Hori
To celebrate the birth anniversary of Munshi Premchand, today the Alkazi Theatre Archives will be looking into the last completed novel by the author, Godaan (The Gift of a Cow) written in 1936. Set in colonial times, Godaan paints a realistic picture of the hardships of a poor peasant couple (Hori and his wife Dhaniya) in northern rural India, who experience the vicious nexus of caste segregation, aggression of semi-feudal economy and rigidities of traditional power structures.
In 1967, Premchand’s novel was adapted as a stage play, Hori, by theatre director Ebrahim Alkazi and was performed by his students from the National School of Drama in Meghdoot Theatre, Delhi.

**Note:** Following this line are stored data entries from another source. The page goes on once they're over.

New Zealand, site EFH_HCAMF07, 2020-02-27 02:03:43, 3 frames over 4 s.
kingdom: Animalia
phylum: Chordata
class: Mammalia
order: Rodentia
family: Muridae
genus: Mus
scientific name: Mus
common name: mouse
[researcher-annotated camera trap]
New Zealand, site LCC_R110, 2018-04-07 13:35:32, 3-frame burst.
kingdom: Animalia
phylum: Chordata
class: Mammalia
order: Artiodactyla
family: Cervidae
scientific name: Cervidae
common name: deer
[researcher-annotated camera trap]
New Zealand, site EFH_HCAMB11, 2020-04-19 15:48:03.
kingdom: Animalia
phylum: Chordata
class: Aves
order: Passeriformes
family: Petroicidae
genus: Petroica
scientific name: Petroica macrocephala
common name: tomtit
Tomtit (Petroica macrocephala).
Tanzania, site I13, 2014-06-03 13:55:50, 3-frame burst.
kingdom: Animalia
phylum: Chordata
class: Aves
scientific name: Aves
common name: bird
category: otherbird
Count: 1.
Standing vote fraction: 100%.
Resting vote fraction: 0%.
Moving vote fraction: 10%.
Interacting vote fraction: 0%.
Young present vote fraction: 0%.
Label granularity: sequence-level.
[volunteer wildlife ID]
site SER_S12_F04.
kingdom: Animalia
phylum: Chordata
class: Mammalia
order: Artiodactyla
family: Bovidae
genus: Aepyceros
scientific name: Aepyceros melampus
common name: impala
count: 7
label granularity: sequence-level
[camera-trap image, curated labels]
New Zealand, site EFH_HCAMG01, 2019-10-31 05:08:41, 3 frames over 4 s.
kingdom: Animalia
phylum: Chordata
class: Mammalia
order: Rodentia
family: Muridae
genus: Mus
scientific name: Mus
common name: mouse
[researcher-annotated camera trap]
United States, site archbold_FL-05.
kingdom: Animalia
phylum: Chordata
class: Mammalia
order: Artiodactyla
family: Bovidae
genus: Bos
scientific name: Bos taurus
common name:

“In presenting a play such as Hori the students erect a village. They shape an environment and see how environment shapes homes, shapes minds…Is this a mere stage set, scenically arranged, to create superficially a realistic effect? Surely more than that: these homes, fields, trees, lanes, well, shop, together inscribe the shape of human relations: establish the contours of village society. How social institutions are formed, how they serve or suppress the individual; the zamindari, caste, panchayat, joint-family, money lending and dowry systems; the treatment of widows; the problems of illiteracy and urbanisation; the conflict between the generations; agricultural methods, animal husbandry-all these need to be studied even more than the … paraphernalia associated with the stage.”
— Excerpt from ‘Theatre Education’ by Ebrahim Alkazi in Seagull Theatre Quarterly, Issue 6, 1995.